Game theory suggests that if they trust each other they will both keep silent and just pay a fine. If there is little or no trust, the rational course of action for each prisoner is to confess and inform on the other, since the certainty of a two-year sentence (or just getting a fine) is preferable to the possibility of a life sentence.
We can transfer this reasoning to the simple situation where there are two firms in a market. Each firm can either raise its price or leave it unchanged. If both raise prices, they will both be better off (more profit) than by leaving price unchanged. But if one raises price and the other doesn’t, the firm that raises price will make a loss, while the other firm makes even more profit than if both firms raised prices.
The theory predicts that the outcome depends on the level of trust and opportunity to get together and collude. If they trust each other and can get together, they will both raise prices. Otherwise, the safe option is to leave price unchanged, to avoid the risk of making a loss.
Governments can reduce the likelihood of collusion (and therefore higher prices for consumers) by increasing the risks for firms, in the form of very large fines, and/or imprisonment. ‘Whistle blowing’ is also encouraged by not prosecuting firms that inform the authorities; this will discourage collusion in the first place.
Evaluation of Oligopoly
Where there is collusion, it is likely that firms will earn abnormal profit and consumers may be exploited, as prices will be higher than in a market where the firms compete.

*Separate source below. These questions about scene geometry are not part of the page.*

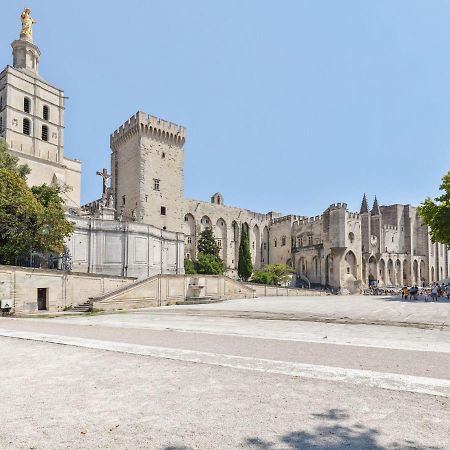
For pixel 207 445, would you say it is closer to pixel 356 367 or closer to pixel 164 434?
pixel 164 434

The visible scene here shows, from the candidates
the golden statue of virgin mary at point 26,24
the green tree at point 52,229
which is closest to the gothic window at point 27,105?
the golden statue of virgin mary at point 26,24

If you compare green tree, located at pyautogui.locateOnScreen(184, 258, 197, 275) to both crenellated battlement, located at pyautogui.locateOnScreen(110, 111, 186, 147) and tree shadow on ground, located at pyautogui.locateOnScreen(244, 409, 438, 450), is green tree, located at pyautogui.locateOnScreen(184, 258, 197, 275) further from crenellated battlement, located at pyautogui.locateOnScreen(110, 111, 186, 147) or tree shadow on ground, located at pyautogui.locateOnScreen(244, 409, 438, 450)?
tree shadow on ground, located at pyautogui.locateOnScreen(244, 409, 438, 450)

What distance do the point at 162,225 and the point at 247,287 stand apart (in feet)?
58.4

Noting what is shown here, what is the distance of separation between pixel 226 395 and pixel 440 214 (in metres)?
32.8

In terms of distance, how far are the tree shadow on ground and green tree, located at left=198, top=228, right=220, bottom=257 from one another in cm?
5584

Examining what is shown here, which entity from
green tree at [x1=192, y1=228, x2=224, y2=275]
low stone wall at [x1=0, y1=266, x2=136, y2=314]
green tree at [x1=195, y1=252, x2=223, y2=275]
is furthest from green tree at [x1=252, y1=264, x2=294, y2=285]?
low stone wall at [x1=0, y1=266, x2=136, y2=314]

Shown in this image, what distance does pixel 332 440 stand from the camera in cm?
391

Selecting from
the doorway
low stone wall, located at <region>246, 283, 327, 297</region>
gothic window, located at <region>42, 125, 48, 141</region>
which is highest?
gothic window, located at <region>42, 125, 48, 141</region>

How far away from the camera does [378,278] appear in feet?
245

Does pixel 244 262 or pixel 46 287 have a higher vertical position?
pixel 244 262

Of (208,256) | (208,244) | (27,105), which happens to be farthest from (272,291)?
(27,105)

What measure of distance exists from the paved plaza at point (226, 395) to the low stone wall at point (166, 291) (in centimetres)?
1609

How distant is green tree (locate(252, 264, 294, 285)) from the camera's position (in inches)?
2305

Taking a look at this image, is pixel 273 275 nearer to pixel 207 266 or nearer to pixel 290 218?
pixel 207 266
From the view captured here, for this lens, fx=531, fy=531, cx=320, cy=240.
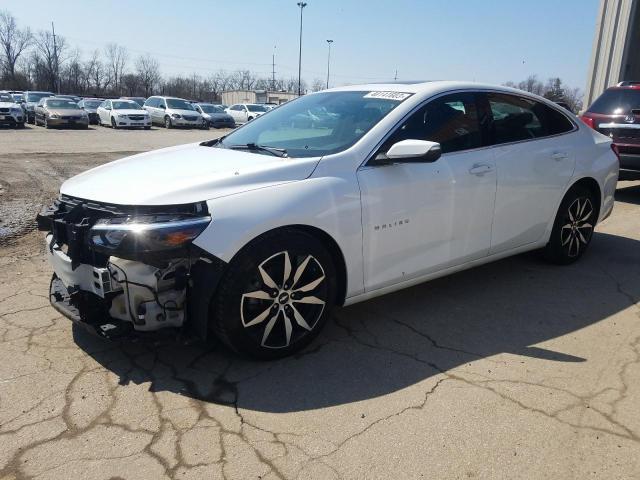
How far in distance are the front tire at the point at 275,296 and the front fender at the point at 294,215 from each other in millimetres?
96

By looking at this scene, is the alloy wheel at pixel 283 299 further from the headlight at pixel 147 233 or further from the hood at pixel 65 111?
the hood at pixel 65 111

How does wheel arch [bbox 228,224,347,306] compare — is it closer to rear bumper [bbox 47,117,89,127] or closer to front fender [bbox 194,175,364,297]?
front fender [bbox 194,175,364,297]

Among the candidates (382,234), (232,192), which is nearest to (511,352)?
A: (382,234)

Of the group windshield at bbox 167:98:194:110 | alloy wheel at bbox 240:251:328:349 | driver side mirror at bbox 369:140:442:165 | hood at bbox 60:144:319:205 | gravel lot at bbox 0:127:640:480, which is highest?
windshield at bbox 167:98:194:110

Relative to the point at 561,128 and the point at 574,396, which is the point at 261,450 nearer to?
the point at 574,396

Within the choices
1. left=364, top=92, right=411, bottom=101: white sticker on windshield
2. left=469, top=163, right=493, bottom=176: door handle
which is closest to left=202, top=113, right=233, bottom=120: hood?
left=364, top=92, right=411, bottom=101: white sticker on windshield

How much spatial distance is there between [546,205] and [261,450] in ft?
11.0

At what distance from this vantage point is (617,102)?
8.62 meters

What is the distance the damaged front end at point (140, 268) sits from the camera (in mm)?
2785

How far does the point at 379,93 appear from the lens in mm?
3994

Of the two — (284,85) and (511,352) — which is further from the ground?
(284,85)

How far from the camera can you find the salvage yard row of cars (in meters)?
24.8

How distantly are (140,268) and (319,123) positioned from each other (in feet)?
5.95

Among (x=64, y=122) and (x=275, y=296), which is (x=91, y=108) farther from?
(x=275, y=296)
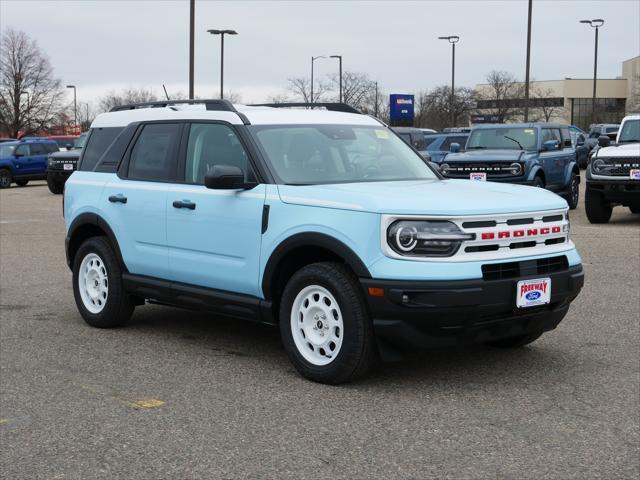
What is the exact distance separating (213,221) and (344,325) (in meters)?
1.40

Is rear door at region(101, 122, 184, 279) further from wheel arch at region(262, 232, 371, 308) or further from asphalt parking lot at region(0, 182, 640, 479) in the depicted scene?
wheel arch at region(262, 232, 371, 308)

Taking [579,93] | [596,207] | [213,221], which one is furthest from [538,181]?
[579,93]

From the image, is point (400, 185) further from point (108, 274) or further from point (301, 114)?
point (108, 274)

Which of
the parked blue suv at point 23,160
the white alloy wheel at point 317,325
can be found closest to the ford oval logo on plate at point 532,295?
the white alloy wheel at point 317,325

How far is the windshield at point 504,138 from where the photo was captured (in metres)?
17.4

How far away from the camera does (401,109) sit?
6650 centimetres

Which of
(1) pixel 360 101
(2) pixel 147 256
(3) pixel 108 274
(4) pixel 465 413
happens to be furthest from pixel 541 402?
(1) pixel 360 101

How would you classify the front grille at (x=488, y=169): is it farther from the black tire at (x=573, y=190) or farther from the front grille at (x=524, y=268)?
the front grille at (x=524, y=268)

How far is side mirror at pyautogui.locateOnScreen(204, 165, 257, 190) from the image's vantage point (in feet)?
19.8

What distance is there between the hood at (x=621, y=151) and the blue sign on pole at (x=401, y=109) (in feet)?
164

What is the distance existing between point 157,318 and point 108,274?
2.80 ft

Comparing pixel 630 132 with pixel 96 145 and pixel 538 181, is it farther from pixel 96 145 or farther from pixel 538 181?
pixel 96 145

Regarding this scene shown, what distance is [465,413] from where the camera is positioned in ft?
16.9

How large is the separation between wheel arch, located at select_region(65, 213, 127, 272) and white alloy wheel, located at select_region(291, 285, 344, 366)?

It is also likely that price will be above marginal cost, if firms collude, so the market will not be allocatively efficient.
If there is no collusion, and little or no product differentiation, firms are likely to produce at, or close to minimum long run average cost (ie at the minimum efficient scale). This means that the industry will be productively efficient. If there is collusion, there will be less incentive to reduce costs and less productive efficiency.
Firms in oligopolistic markets may be dynamically efficient if they earn abnormal profit and face significant competition from rivals. They will have resources to invest in new products and technologies and have the incentive to inovate.
- Explain why collusion amongst firms is more likely to occur amongst airlines operating on routes from Europe to North America, compared to hairdressers in a major city.
- Your answer should include: number of firms / concentration / product differentiation / oligopoly / imperfect competition
Where it is relatively easy to differentiate products, firms can compete on price and other elements of the marketing mix. The marketing mix comprises four elements that can be adjusted to create a competitive position in the market:
- __Product __– the design of the good or service; its functions, appearance, quality, size, after sales service etc
- __Promotion __– advertising and marketing, including the attempt to build up a powerful brand with a loyal following. A strong brand is a major source of power in the market.
- __Place __- how the customer can buy the product; for instance on-line retailing has taken a large market share from traditional high street shops.